What you will do: Copy the text of each record below word for word, leaving out the pictures.

Dataset records
↓↓↓
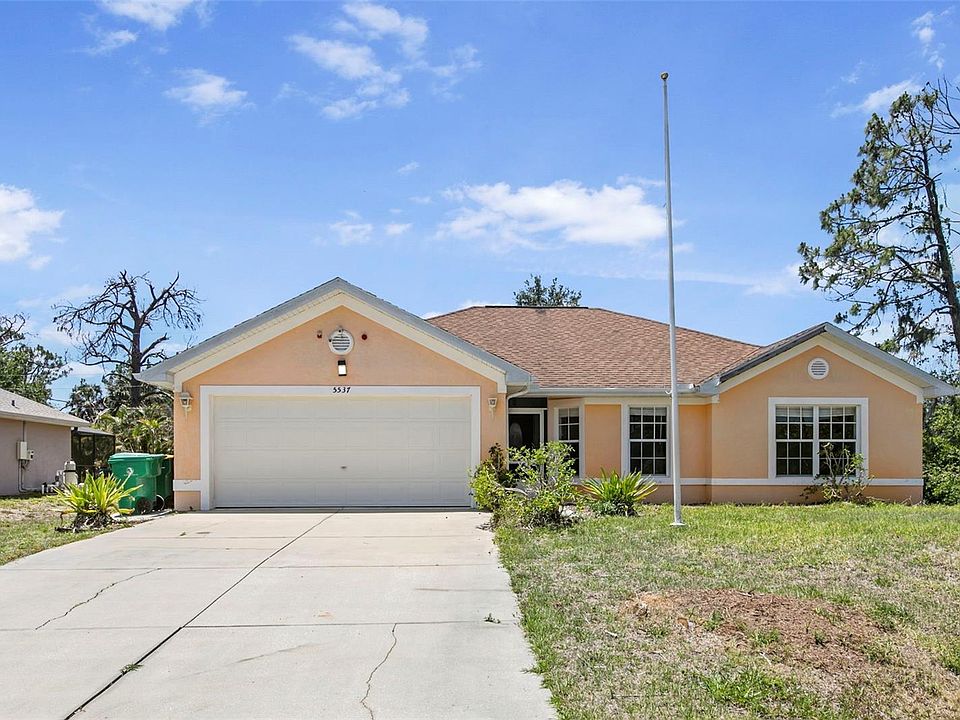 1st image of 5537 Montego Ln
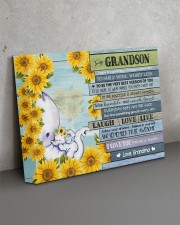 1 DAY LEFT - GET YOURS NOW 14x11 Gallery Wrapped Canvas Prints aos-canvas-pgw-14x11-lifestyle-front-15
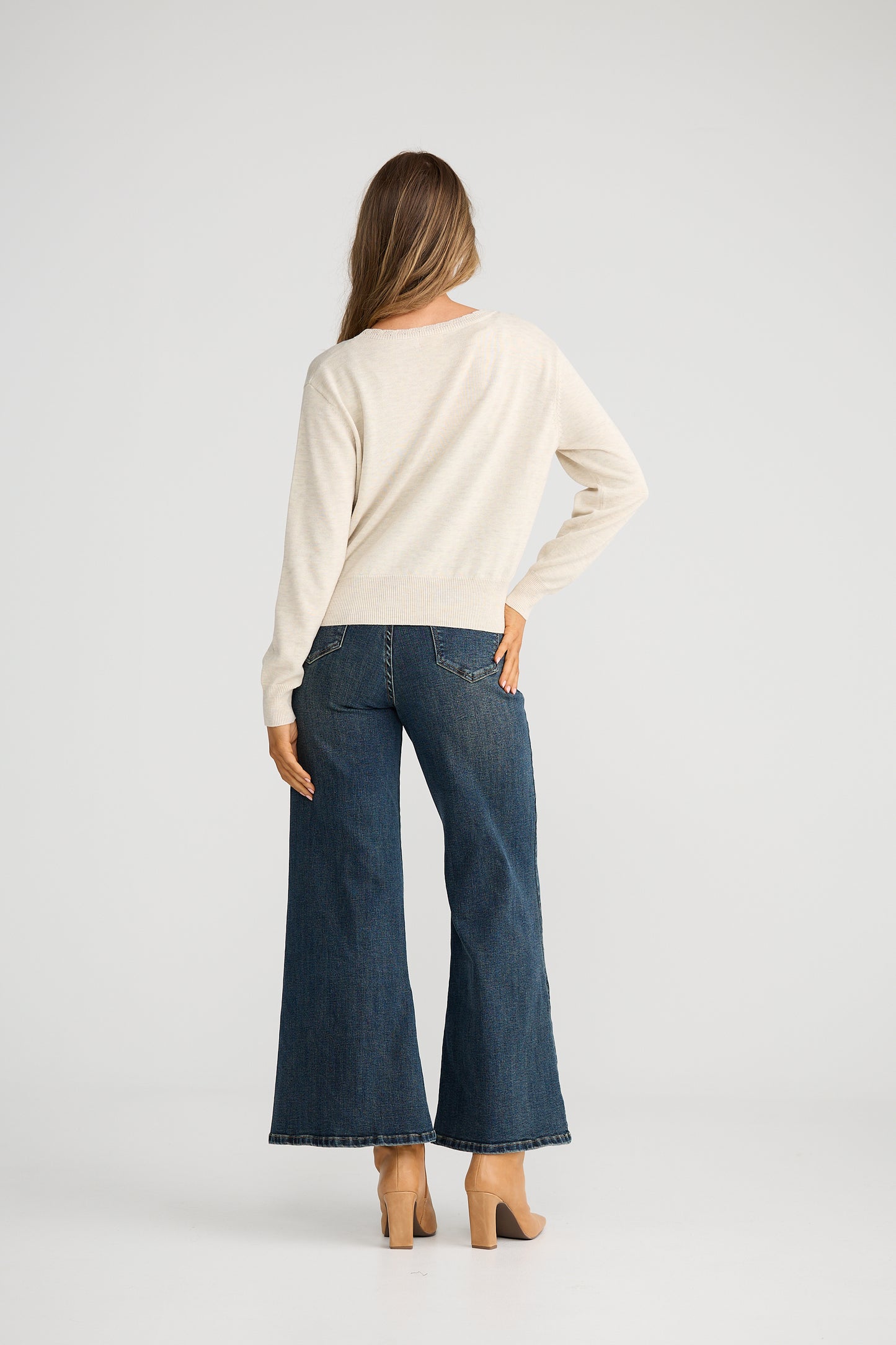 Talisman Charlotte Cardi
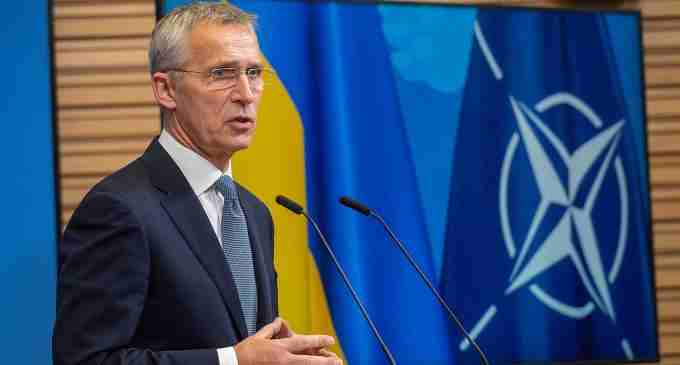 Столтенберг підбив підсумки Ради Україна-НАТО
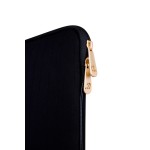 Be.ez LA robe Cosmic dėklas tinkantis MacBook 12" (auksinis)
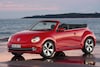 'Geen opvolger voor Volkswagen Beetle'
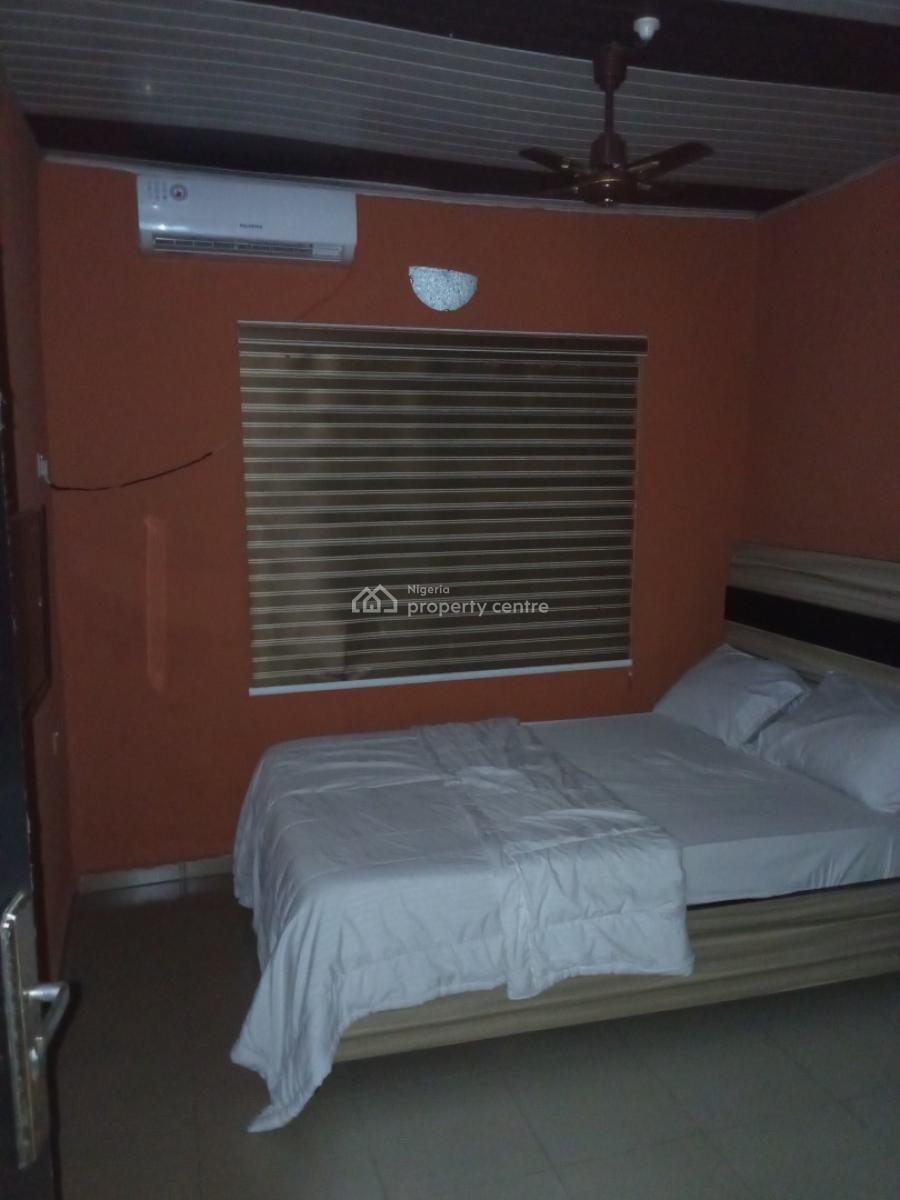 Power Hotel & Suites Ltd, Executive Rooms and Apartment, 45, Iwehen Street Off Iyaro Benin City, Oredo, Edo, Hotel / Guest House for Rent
↑↑↑
Result for this exercise:
 1st image of 5537 Montego Ln
 1 DAY LEFT - GET YOURS NOW 14x11 Gallery Wrapped Canvas Prints aos-canvas-pgw-14x11-lifestyle-front-15
 Talisman Charlotte Cardi
 Столтенберг підбив підсумки Ради Україна-НАТО
 Be.ez LA robe Cosmic dėklas tinkantis MacBook 12" (auksinis)
 'Geen opvolger voor Volkswagen Beetle'
 Power Hotel & Suites Ltd, Executive Rooms and Apartment, 45, Iwehen Street Off Iyaro Benin City, Oredo, Edo, Hotel / Guest House for Rent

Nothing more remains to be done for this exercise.